Task instructions:
(1) In the passage about astronomical lasers, at which university is Claire Max an astronomer?
(2) Reproduce word for word the stretch of the passage about astronomical lasers from "On clear, moonless" through "at the sky.".
(3) Carry on the passage about astronomical lasers, picking up right after its final sentence.

Passage:
____
On clear, moonless evenings, most of the biggest optical telescopes around the world begin the night's observations by firing a golden laser beam at the sky.
Claire Max does not like to take credit for this astronomical light show, even though the lasers' widespread use is a tribute to her three-decade campaign to perfect and promote them — an effort that was recognized on 16 January when the American Astronomical Society awarded her its 2015 instrumentation prize. For Max, an astronomer at the University of California, Santa Cruz, self-aggrandizement would be — unbusinesslike. And she is all business; even her way of speaking is careful, like someone who feels obliged to stand behind every word she says. Her passion is reserved for the technology itself. “I still get gripped by it,” she says, showing off photograph after photograph of telescopes, lasers and thin beams of light shining upwards as straight as a ruler.
____
Information shown:
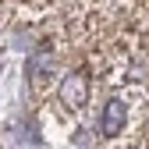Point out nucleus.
Returning <instances> with one entry per match:
<instances>
[{"instance_id":"nucleus-1","label":"nucleus","mask_w":149,"mask_h":149,"mask_svg":"<svg viewBox=\"0 0 149 149\" xmlns=\"http://www.w3.org/2000/svg\"><path fill=\"white\" fill-rule=\"evenodd\" d=\"M61 100L71 110H82L85 107V100H89V74L85 71H71L68 78L61 82Z\"/></svg>"},{"instance_id":"nucleus-2","label":"nucleus","mask_w":149,"mask_h":149,"mask_svg":"<svg viewBox=\"0 0 149 149\" xmlns=\"http://www.w3.org/2000/svg\"><path fill=\"white\" fill-rule=\"evenodd\" d=\"M121 128H124V103L114 96V100H107L103 114H100V132H103L107 139H117Z\"/></svg>"}]
</instances>
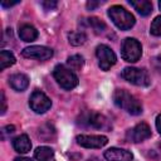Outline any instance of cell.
<instances>
[{"instance_id":"cell-8","label":"cell","mask_w":161,"mask_h":161,"mask_svg":"<svg viewBox=\"0 0 161 161\" xmlns=\"http://www.w3.org/2000/svg\"><path fill=\"white\" fill-rule=\"evenodd\" d=\"M29 106L35 113H45L52 107V101L42 91H34L29 98Z\"/></svg>"},{"instance_id":"cell-4","label":"cell","mask_w":161,"mask_h":161,"mask_svg":"<svg viewBox=\"0 0 161 161\" xmlns=\"http://www.w3.org/2000/svg\"><path fill=\"white\" fill-rule=\"evenodd\" d=\"M142 55V45L135 38H126L121 45V57L128 63H136Z\"/></svg>"},{"instance_id":"cell-15","label":"cell","mask_w":161,"mask_h":161,"mask_svg":"<svg viewBox=\"0 0 161 161\" xmlns=\"http://www.w3.org/2000/svg\"><path fill=\"white\" fill-rule=\"evenodd\" d=\"M38 35H39L38 30L30 24H23L19 26V36L23 42H26V43L34 42L38 38Z\"/></svg>"},{"instance_id":"cell-6","label":"cell","mask_w":161,"mask_h":161,"mask_svg":"<svg viewBox=\"0 0 161 161\" xmlns=\"http://www.w3.org/2000/svg\"><path fill=\"white\" fill-rule=\"evenodd\" d=\"M96 55L98 58V65L102 70H108L117 62V57L114 52L106 44H99L96 48Z\"/></svg>"},{"instance_id":"cell-27","label":"cell","mask_w":161,"mask_h":161,"mask_svg":"<svg viewBox=\"0 0 161 161\" xmlns=\"http://www.w3.org/2000/svg\"><path fill=\"white\" fill-rule=\"evenodd\" d=\"M101 3H98V1H88L87 3V8H88V10H93L96 6H98Z\"/></svg>"},{"instance_id":"cell-1","label":"cell","mask_w":161,"mask_h":161,"mask_svg":"<svg viewBox=\"0 0 161 161\" xmlns=\"http://www.w3.org/2000/svg\"><path fill=\"white\" fill-rule=\"evenodd\" d=\"M113 102L114 104L126 111L132 116H138L142 113V104L141 102L131 93L125 89H116L113 93Z\"/></svg>"},{"instance_id":"cell-17","label":"cell","mask_w":161,"mask_h":161,"mask_svg":"<svg viewBox=\"0 0 161 161\" xmlns=\"http://www.w3.org/2000/svg\"><path fill=\"white\" fill-rule=\"evenodd\" d=\"M34 157L38 161H54V151L48 146H40L34 151Z\"/></svg>"},{"instance_id":"cell-31","label":"cell","mask_w":161,"mask_h":161,"mask_svg":"<svg viewBox=\"0 0 161 161\" xmlns=\"http://www.w3.org/2000/svg\"><path fill=\"white\" fill-rule=\"evenodd\" d=\"M87 161H101L98 157H91V158H88Z\"/></svg>"},{"instance_id":"cell-29","label":"cell","mask_w":161,"mask_h":161,"mask_svg":"<svg viewBox=\"0 0 161 161\" xmlns=\"http://www.w3.org/2000/svg\"><path fill=\"white\" fill-rule=\"evenodd\" d=\"M18 1H14V3H10V1H1V6L3 8H10V6H14L16 5Z\"/></svg>"},{"instance_id":"cell-19","label":"cell","mask_w":161,"mask_h":161,"mask_svg":"<svg viewBox=\"0 0 161 161\" xmlns=\"http://www.w3.org/2000/svg\"><path fill=\"white\" fill-rule=\"evenodd\" d=\"M86 21H87V25H89V26L94 30L96 34H101V33H103L104 29H106V24H104L101 19H98V18H96V16H92V18L86 19Z\"/></svg>"},{"instance_id":"cell-7","label":"cell","mask_w":161,"mask_h":161,"mask_svg":"<svg viewBox=\"0 0 161 161\" xmlns=\"http://www.w3.org/2000/svg\"><path fill=\"white\" fill-rule=\"evenodd\" d=\"M80 119H82L80 123L86 125L88 127H93V128H98V130H104V128L108 130L111 127L109 119L104 114L94 112V111H89V112L82 114Z\"/></svg>"},{"instance_id":"cell-5","label":"cell","mask_w":161,"mask_h":161,"mask_svg":"<svg viewBox=\"0 0 161 161\" xmlns=\"http://www.w3.org/2000/svg\"><path fill=\"white\" fill-rule=\"evenodd\" d=\"M121 75H122L123 79H126L131 84H135V86H138V87H147L151 83L148 72L146 69H142V68L126 67L122 70Z\"/></svg>"},{"instance_id":"cell-23","label":"cell","mask_w":161,"mask_h":161,"mask_svg":"<svg viewBox=\"0 0 161 161\" xmlns=\"http://www.w3.org/2000/svg\"><path fill=\"white\" fill-rule=\"evenodd\" d=\"M44 133H47L45 140H52V138L54 137V135H55V130L53 128V126H50V125H45V126H43V127L39 128V136L42 137Z\"/></svg>"},{"instance_id":"cell-12","label":"cell","mask_w":161,"mask_h":161,"mask_svg":"<svg viewBox=\"0 0 161 161\" xmlns=\"http://www.w3.org/2000/svg\"><path fill=\"white\" fill-rule=\"evenodd\" d=\"M103 156L107 161H132L133 160V155L131 151L125 148H118V147H111L106 150Z\"/></svg>"},{"instance_id":"cell-32","label":"cell","mask_w":161,"mask_h":161,"mask_svg":"<svg viewBox=\"0 0 161 161\" xmlns=\"http://www.w3.org/2000/svg\"><path fill=\"white\" fill-rule=\"evenodd\" d=\"M158 8H160V9H161V1H160V3H158Z\"/></svg>"},{"instance_id":"cell-25","label":"cell","mask_w":161,"mask_h":161,"mask_svg":"<svg viewBox=\"0 0 161 161\" xmlns=\"http://www.w3.org/2000/svg\"><path fill=\"white\" fill-rule=\"evenodd\" d=\"M15 132V127L13 125H9V126H5L3 130H1V135L3 137H5V135H11Z\"/></svg>"},{"instance_id":"cell-18","label":"cell","mask_w":161,"mask_h":161,"mask_svg":"<svg viewBox=\"0 0 161 161\" xmlns=\"http://www.w3.org/2000/svg\"><path fill=\"white\" fill-rule=\"evenodd\" d=\"M16 59L14 57V54L9 50H1L0 53V69L4 70L8 67H11L13 64H15Z\"/></svg>"},{"instance_id":"cell-11","label":"cell","mask_w":161,"mask_h":161,"mask_svg":"<svg viewBox=\"0 0 161 161\" xmlns=\"http://www.w3.org/2000/svg\"><path fill=\"white\" fill-rule=\"evenodd\" d=\"M150 137H151V128L146 122L137 123L132 130H130L127 132V138L135 143L142 142Z\"/></svg>"},{"instance_id":"cell-33","label":"cell","mask_w":161,"mask_h":161,"mask_svg":"<svg viewBox=\"0 0 161 161\" xmlns=\"http://www.w3.org/2000/svg\"><path fill=\"white\" fill-rule=\"evenodd\" d=\"M158 146H160V148H161V143H160V145H158Z\"/></svg>"},{"instance_id":"cell-30","label":"cell","mask_w":161,"mask_h":161,"mask_svg":"<svg viewBox=\"0 0 161 161\" xmlns=\"http://www.w3.org/2000/svg\"><path fill=\"white\" fill-rule=\"evenodd\" d=\"M14 161H33V160L31 158H28V157H21L20 156V157H15Z\"/></svg>"},{"instance_id":"cell-9","label":"cell","mask_w":161,"mask_h":161,"mask_svg":"<svg viewBox=\"0 0 161 161\" xmlns=\"http://www.w3.org/2000/svg\"><path fill=\"white\" fill-rule=\"evenodd\" d=\"M75 141L86 148H101L108 143V138L103 135H79L75 137Z\"/></svg>"},{"instance_id":"cell-3","label":"cell","mask_w":161,"mask_h":161,"mask_svg":"<svg viewBox=\"0 0 161 161\" xmlns=\"http://www.w3.org/2000/svg\"><path fill=\"white\" fill-rule=\"evenodd\" d=\"M53 75L58 84L64 89H73L78 86V77L77 74L68 67L63 64H57L53 69Z\"/></svg>"},{"instance_id":"cell-22","label":"cell","mask_w":161,"mask_h":161,"mask_svg":"<svg viewBox=\"0 0 161 161\" xmlns=\"http://www.w3.org/2000/svg\"><path fill=\"white\" fill-rule=\"evenodd\" d=\"M150 33L155 36H161V15L156 16L150 26Z\"/></svg>"},{"instance_id":"cell-16","label":"cell","mask_w":161,"mask_h":161,"mask_svg":"<svg viewBox=\"0 0 161 161\" xmlns=\"http://www.w3.org/2000/svg\"><path fill=\"white\" fill-rule=\"evenodd\" d=\"M131 6L135 8V10L142 15V16H147L152 13V4L148 0H138V1H130Z\"/></svg>"},{"instance_id":"cell-28","label":"cell","mask_w":161,"mask_h":161,"mask_svg":"<svg viewBox=\"0 0 161 161\" xmlns=\"http://www.w3.org/2000/svg\"><path fill=\"white\" fill-rule=\"evenodd\" d=\"M156 128H157L158 133L161 135V113L157 114V117H156Z\"/></svg>"},{"instance_id":"cell-13","label":"cell","mask_w":161,"mask_h":161,"mask_svg":"<svg viewBox=\"0 0 161 161\" xmlns=\"http://www.w3.org/2000/svg\"><path fill=\"white\" fill-rule=\"evenodd\" d=\"M9 86L18 92H23L29 86V78L23 73H15L9 77Z\"/></svg>"},{"instance_id":"cell-20","label":"cell","mask_w":161,"mask_h":161,"mask_svg":"<svg viewBox=\"0 0 161 161\" xmlns=\"http://www.w3.org/2000/svg\"><path fill=\"white\" fill-rule=\"evenodd\" d=\"M68 39H69V44L78 47V45H82L86 43L87 36L83 31H72L68 34Z\"/></svg>"},{"instance_id":"cell-2","label":"cell","mask_w":161,"mask_h":161,"mask_svg":"<svg viewBox=\"0 0 161 161\" xmlns=\"http://www.w3.org/2000/svg\"><path fill=\"white\" fill-rule=\"evenodd\" d=\"M108 16L111 18V20L113 21V24L121 29V30H128L131 29L136 20H135V16L127 11L125 8L119 6V5H113L108 9Z\"/></svg>"},{"instance_id":"cell-21","label":"cell","mask_w":161,"mask_h":161,"mask_svg":"<svg viewBox=\"0 0 161 161\" xmlns=\"http://www.w3.org/2000/svg\"><path fill=\"white\" fill-rule=\"evenodd\" d=\"M68 67L72 69V70H78L80 69L83 65H84V58L79 54H75V55H72L68 58V62H67Z\"/></svg>"},{"instance_id":"cell-14","label":"cell","mask_w":161,"mask_h":161,"mask_svg":"<svg viewBox=\"0 0 161 161\" xmlns=\"http://www.w3.org/2000/svg\"><path fill=\"white\" fill-rule=\"evenodd\" d=\"M13 147H14V150L18 153H26V152H29L30 148H31V142H30L28 135L23 133V135L16 136L13 140Z\"/></svg>"},{"instance_id":"cell-26","label":"cell","mask_w":161,"mask_h":161,"mask_svg":"<svg viewBox=\"0 0 161 161\" xmlns=\"http://www.w3.org/2000/svg\"><path fill=\"white\" fill-rule=\"evenodd\" d=\"M1 104H3V107H1V114H4L5 111H6V99H5L4 92H1Z\"/></svg>"},{"instance_id":"cell-10","label":"cell","mask_w":161,"mask_h":161,"mask_svg":"<svg viewBox=\"0 0 161 161\" xmlns=\"http://www.w3.org/2000/svg\"><path fill=\"white\" fill-rule=\"evenodd\" d=\"M21 55L25 58L36 59V60H48L53 57V50L43 45H31V47L24 48L21 50Z\"/></svg>"},{"instance_id":"cell-24","label":"cell","mask_w":161,"mask_h":161,"mask_svg":"<svg viewBox=\"0 0 161 161\" xmlns=\"http://www.w3.org/2000/svg\"><path fill=\"white\" fill-rule=\"evenodd\" d=\"M42 4V6L45 9V10H53V9H55L57 8V5H58V3L57 1H42L40 3Z\"/></svg>"}]
</instances>
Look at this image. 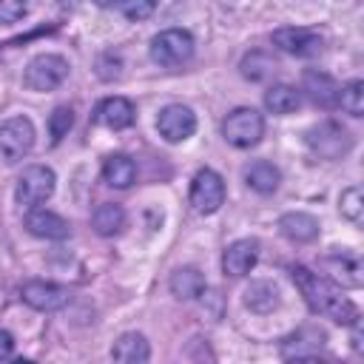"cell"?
<instances>
[{
    "mask_svg": "<svg viewBox=\"0 0 364 364\" xmlns=\"http://www.w3.org/2000/svg\"><path fill=\"white\" fill-rule=\"evenodd\" d=\"M26 228L28 233L40 236V239H65L71 233L68 222L51 210H40V208H31L28 216H26Z\"/></svg>",
    "mask_w": 364,
    "mask_h": 364,
    "instance_id": "5bb4252c",
    "label": "cell"
},
{
    "mask_svg": "<svg viewBox=\"0 0 364 364\" xmlns=\"http://www.w3.org/2000/svg\"><path fill=\"white\" fill-rule=\"evenodd\" d=\"M11 355H14V338L9 330H0V361H6Z\"/></svg>",
    "mask_w": 364,
    "mask_h": 364,
    "instance_id": "f546056e",
    "label": "cell"
},
{
    "mask_svg": "<svg viewBox=\"0 0 364 364\" xmlns=\"http://www.w3.org/2000/svg\"><path fill=\"white\" fill-rule=\"evenodd\" d=\"M111 358L114 361H125V364H142L151 358V347L145 341V336L139 333H125L114 341L111 347Z\"/></svg>",
    "mask_w": 364,
    "mask_h": 364,
    "instance_id": "e0dca14e",
    "label": "cell"
},
{
    "mask_svg": "<svg viewBox=\"0 0 364 364\" xmlns=\"http://www.w3.org/2000/svg\"><path fill=\"white\" fill-rule=\"evenodd\" d=\"M245 304L256 313H270L279 304V290L273 282H253L245 290Z\"/></svg>",
    "mask_w": 364,
    "mask_h": 364,
    "instance_id": "cb8c5ba5",
    "label": "cell"
},
{
    "mask_svg": "<svg viewBox=\"0 0 364 364\" xmlns=\"http://www.w3.org/2000/svg\"><path fill=\"white\" fill-rule=\"evenodd\" d=\"M156 128L168 142H185L196 131V114L188 105H165L159 111Z\"/></svg>",
    "mask_w": 364,
    "mask_h": 364,
    "instance_id": "9c48e42d",
    "label": "cell"
},
{
    "mask_svg": "<svg viewBox=\"0 0 364 364\" xmlns=\"http://www.w3.org/2000/svg\"><path fill=\"white\" fill-rule=\"evenodd\" d=\"M290 273H293V282L299 284V290H301V296L313 313L327 316L338 324H350L353 318H358L355 304L347 296H341V290L330 279H324V276H318L301 264H296Z\"/></svg>",
    "mask_w": 364,
    "mask_h": 364,
    "instance_id": "6da1fadb",
    "label": "cell"
},
{
    "mask_svg": "<svg viewBox=\"0 0 364 364\" xmlns=\"http://www.w3.org/2000/svg\"><path fill=\"white\" fill-rule=\"evenodd\" d=\"M256 259H259V242L256 239H239V242L228 245V250L222 256V267L228 276L239 279V276H247L253 270Z\"/></svg>",
    "mask_w": 364,
    "mask_h": 364,
    "instance_id": "7c38bea8",
    "label": "cell"
},
{
    "mask_svg": "<svg viewBox=\"0 0 364 364\" xmlns=\"http://www.w3.org/2000/svg\"><path fill=\"white\" fill-rule=\"evenodd\" d=\"M338 208H341V213L350 219V222H361V216H364V196H361V188L358 185H353V188H347L344 193H341V199H338Z\"/></svg>",
    "mask_w": 364,
    "mask_h": 364,
    "instance_id": "484cf974",
    "label": "cell"
},
{
    "mask_svg": "<svg viewBox=\"0 0 364 364\" xmlns=\"http://www.w3.org/2000/svg\"><path fill=\"white\" fill-rule=\"evenodd\" d=\"M273 46L296 57H313L321 51V37L307 28H279L273 31Z\"/></svg>",
    "mask_w": 364,
    "mask_h": 364,
    "instance_id": "8fae6325",
    "label": "cell"
},
{
    "mask_svg": "<svg viewBox=\"0 0 364 364\" xmlns=\"http://www.w3.org/2000/svg\"><path fill=\"white\" fill-rule=\"evenodd\" d=\"M26 14V0H0V23H14Z\"/></svg>",
    "mask_w": 364,
    "mask_h": 364,
    "instance_id": "f1b7e54d",
    "label": "cell"
},
{
    "mask_svg": "<svg viewBox=\"0 0 364 364\" xmlns=\"http://www.w3.org/2000/svg\"><path fill=\"white\" fill-rule=\"evenodd\" d=\"M68 299H71V293L65 287H60V284H51V282H28V284H23V301L28 307H34V310L51 313V310L65 307Z\"/></svg>",
    "mask_w": 364,
    "mask_h": 364,
    "instance_id": "30bf717a",
    "label": "cell"
},
{
    "mask_svg": "<svg viewBox=\"0 0 364 364\" xmlns=\"http://www.w3.org/2000/svg\"><path fill=\"white\" fill-rule=\"evenodd\" d=\"M225 202V182L216 171L202 168L191 182V205L196 213H213Z\"/></svg>",
    "mask_w": 364,
    "mask_h": 364,
    "instance_id": "52a82bcc",
    "label": "cell"
},
{
    "mask_svg": "<svg viewBox=\"0 0 364 364\" xmlns=\"http://www.w3.org/2000/svg\"><path fill=\"white\" fill-rule=\"evenodd\" d=\"M205 290V276L196 270V267H179L173 270L171 276V293L182 301H191V299H199Z\"/></svg>",
    "mask_w": 364,
    "mask_h": 364,
    "instance_id": "ffe728a7",
    "label": "cell"
},
{
    "mask_svg": "<svg viewBox=\"0 0 364 364\" xmlns=\"http://www.w3.org/2000/svg\"><path fill=\"white\" fill-rule=\"evenodd\" d=\"M350 324H353V350H355V353H361V350H364V344H361V321H358V318H353Z\"/></svg>",
    "mask_w": 364,
    "mask_h": 364,
    "instance_id": "4dcf8cb0",
    "label": "cell"
},
{
    "mask_svg": "<svg viewBox=\"0 0 364 364\" xmlns=\"http://www.w3.org/2000/svg\"><path fill=\"white\" fill-rule=\"evenodd\" d=\"M279 230L290 239V242H313L318 236V222L310 216V213H284L279 219Z\"/></svg>",
    "mask_w": 364,
    "mask_h": 364,
    "instance_id": "ac0fdd59",
    "label": "cell"
},
{
    "mask_svg": "<svg viewBox=\"0 0 364 364\" xmlns=\"http://www.w3.org/2000/svg\"><path fill=\"white\" fill-rule=\"evenodd\" d=\"M245 182H247L256 193H273V191L279 188V182H282V173H279L276 165H270V162H264V159H256V162H250V165L245 168Z\"/></svg>",
    "mask_w": 364,
    "mask_h": 364,
    "instance_id": "d6986e66",
    "label": "cell"
},
{
    "mask_svg": "<svg viewBox=\"0 0 364 364\" xmlns=\"http://www.w3.org/2000/svg\"><path fill=\"white\" fill-rule=\"evenodd\" d=\"M91 222H94V230H97L100 236H117V233L125 228V210H122L119 205H114V202H102V205L94 210Z\"/></svg>",
    "mask_w": 364,
    "mask_h": 364,
    "instance_id": "7402d4cb",
    "label": "cell"
},
{
    "mask_svg": "<svg viewBox=\"0 0 364 364\" xmlns=\"http://www.w3.org/2000/svg\"><path fill=\"white\" fill-rule=\"evenodd\" d=\"M119 6H122V14L128 20H145L154 14L156 0H119Z\"/></svg>",
    "mask_w": 364,
    "mask_h": 364,
    "instance_id": "83f0119b",
    "label": "cell"
},
{
    "mask_svg": "<svg viewBox=\"0 0 364 364\" xmlns=\"http://www.w3.org/2000/svg\"><path fill=\"white\" fill-rule=\"evenodd\" d=\"M222 134L233 148H253L264 134V119L256 108H233L222 122Z\"/></svg>",
    "mask_w": 364,
    "mask_h": 364,
    "instance_id": "3957f363",
    "label": "cell"
},
{
    "mask_svg": "<svg viewBox=\"0 0 364 364\" xmlns=\"http://www.w3.org/2000/svg\"><path fill=\"white\" fill-rule=\"evenodd\" d=\"M193 57V37L182 28H168L159 31L151 40V60L159 63L162 68H176Z\"/></svg>",
    "mask_w": 364,
    "mask_h": 364,
    "instance_id": "7a4b0ae2",
    "label": "cell"
},
{
    "mask_svg": "<svg viewBox=\"0 0 364 364\" xmlns=\"http://www.w3.org/2000/svg\"><path fill=\"white\" fill-rule=\"evenodd\" d=\"M350 134L347 128H341L338 122H321L318 128H313L307 134V145L313 148V154L324 156V159H338L341 154L350 151Z\"/></svg>",
    "mask_w": 364,
    "mask_h": 364,
    "instance_id": "ba28073f",
    "label": "cell"
},
{
    "mask_svg": "<svg viewBox=\"0 0 364 364\" xmlns=\"http://www.w3.org/2000/svg\"><path fill=\"white\" fill-rule=\"evenodd\" d=\"M71 125H74V111L71 108H65V105H60V108H54V114L48 117V131H51V142H60L68 131H71Z\"/></svg>",
    "mask_w": 364,
    "mask_h": 364,
    "instance_id": "4316f807",
    "label": "cell"
},
{
    "mask_svg": "<svg viewBox=\"0 0 364 364\" xmlns=\"http://www.w3.org/2000/svg\"><path fill=\"white\" fill-rule=\"evenodd\" d=\"M338 105L350 117H361L364 114V82L361 80H353L344 88H338Z\"/></svg>",
    "mask_w": 364,
    "mask_h": 364,
    "instance_id": "d4e9b609",
    "label": "cell"
},
{
    "mask_svg": "<svg viewBox=\"0 0 364 364\" xmlns=\"http://www.w3.org/2000/svg\"><path fill=\"white\" fill-rule=\"evenodd\" d=\"M54 182H57V176H54L51 168H46V165H28L20 173V179H17V202L23 208H28V210L37 208V205H43L54 193Z\"/></svg>",
    "mask_w": 364,
    "mask_h": 364,
    "instance_id": "8992f818",
    "label": "cell"
},
{
    "mask_svg": "<svg viewBox=\"0 0 364 364\" xmlns=\"http://www.w3.org/2000/svg\"><path fill=\"white\" fill-rule=\"evenodd\" d=\"M94 3H97V6H111L114 0H94Z\"/></svg>",
    "mask_w": 364,
    "mask_h": 364,
    "instance_id": "1f68e13d",
    "label": "cell"
},
{
    "mask_svg": "<svg viewBox=\"0 0 364 364\" xmlns=\"http://www.w3.org/2000/svg\"><path fill=\"white\" fill-rule=\"evenodd\" d=\"M304 91L321 108H336L338 105V82L324 71H316V68L304 71Z\"/></svg>",
    "mask_w": 364,
    "mask_h": 364,
    "instance_id": "4fadbf2b",
    "label": "cell"
},
{
    "mask_svg": "<svg viewBox=\"0 0 364 364\" xmlns=\"http://www.w3.org/2000/svg\"><path fill=\"white\" fill-rule=\"evenodd\" d=\"M134 117H136V111H134L131 100H125V97H108L97 108V122H102L111 131H122V128L134 125Z\"/></svg>",
    "mask_w": 364,
    "mask_h": 364,
    "instance_id": "9a60e30c",
    "label": "cell"
},
{
    "mask_svg": "<svg viewBox=\"0 0 364 364\" xmlns=\"http://www.w3.org/2000/svg\"><path fill=\"white\" fill-rule=\"evenodd\" d=\"M299 102H301L299 91L293 85H284V82L282 85H270L267 94H264V108L270 114H290V111L299 108Z\"/></svg>",
    "mask_w": 364,
    "mask_h": 364,
    "instance_id": "603a6c76",
    "label": "cell"
},
{
    "mask_svg": "<svg viewBox=\"0 0 364 364\" xmlns=\"http://www.w3.org/2000/svg\"><path fill=\"white\" fill-rule=\"evenodd\" d=\"M34 145V125L28 117H11L0 125V159L20 162Z\"/></svg>",
    "mask_w": 364,
    "mask_h": 364,
    "instance_id": "277c9868",
    "label": "cell"
},
{
    "mask_svg": "<svg viewBox=\"0 0 364 364\" xmlns=\"http://www.w3.org/2000/svg\"><path fill=\"white\" fill-rule=\"evenodd\" d=\"M321 264L327 267V273L333 276L336 284H341V287H361V264H358L355 256L336 253V256H327Z\"/></svg>",
    "mask_w": 364,
    "mask_h": 364,
    "instance_id": "2e32d148",
    "label": "cell"
},
{
    "mask_svg": "<svg viewBox=\"0 0 364 364\" xmlns=\"http://www.w3.org/2000/svg\"><path fill=\"white\" fill-rule=\"evenodd\" d=\"M102 179L111 185V188H128L134 179H136V165L131 156L125 154H114L105 159L102 165Z\"/></svg>",
    "mask_w": 364,
    "mask_h": 364,
    "instance_id": "44dd1931",
    "label": "cell"
},
{
    "mask_svg": "<svg viewBox=\"0 0 364 364\" xmlns=\"http://www.w3.org/2000/svg\"><path fill=\"white\" fill-rule=\"evenodd\" d=\"M68 77V63L60 54H37L23 74L26 88L31 91H51Z\"/></svg>",
    "mask_w": 364,
    "mask_h": 364,
    "instance_id": "5b68a950",
    "label": "cell"
}]
</instances>
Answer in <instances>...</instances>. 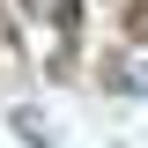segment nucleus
Here are the masks:
<instances>
[{"label": "nucleus", "instance_id": "obj_2", "mask_svg": "<svg viewBox=\"0 0 148 148\" xmlns=\"http://www.w3.org/2000/svg\"><path fill=\"white\" fill-rule=\"evenodd\" d=\"M126 37H133V45H148V0H133V8H126Z\"/></svg>", "mask_w": 148, "mask_h": 148}, {"label": "nucleus", "instance_id": "obj_1", "mask_svg": "<svg viewBox=\"0 0 148 148\" xmlns=\"http://www.w3.org/2000/svg\"><path fill=\"white\" fill-rule=\"evenodd\" d=\"M8 126H15L30 148H52V133H45V119H37V111H8Z\"/></svg>", "mask_w": 148, "mask_h": 148}]
</instances>
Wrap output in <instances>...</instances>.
____
The responses:
(1) The University of California, Santa Cruz.

(2)
On clear, moonless evenings, most of the biggest optical telescopes around the world begin the night's observations by firing a golden laser beam at the sky.

(3)
The lasers, Max explains, are a crucial element of the telescopes' adaptive optics, which correct for turbulence in the atmosphere. Without adaptive optics, stars and galaxies viewed at high magnification will dance, distort and blur like stones seen at the bottom of a stream. With adaptive optics, they will remain steady and sharp, allowing telescopes on the ground to routinely equal or exceed the clarity obtained by NASA's Hubble Space Telescope. This capability has allowed current-generation telescopes to carry out high-resolution studies of objects ranging from moons in the outer Solar System to stars at the centre of the Milky Way. And now it is enabling the construction of telescopes measuring 20–40 metres across, as much as four times the diameter and 16 times the light-gathering power of any now in existence.
Max has been involved in this development from its early days: from the first demonstration of laser-assisted adaptive optics to building the prototype and then establishing a centre that spread the technology to telescopes around the world.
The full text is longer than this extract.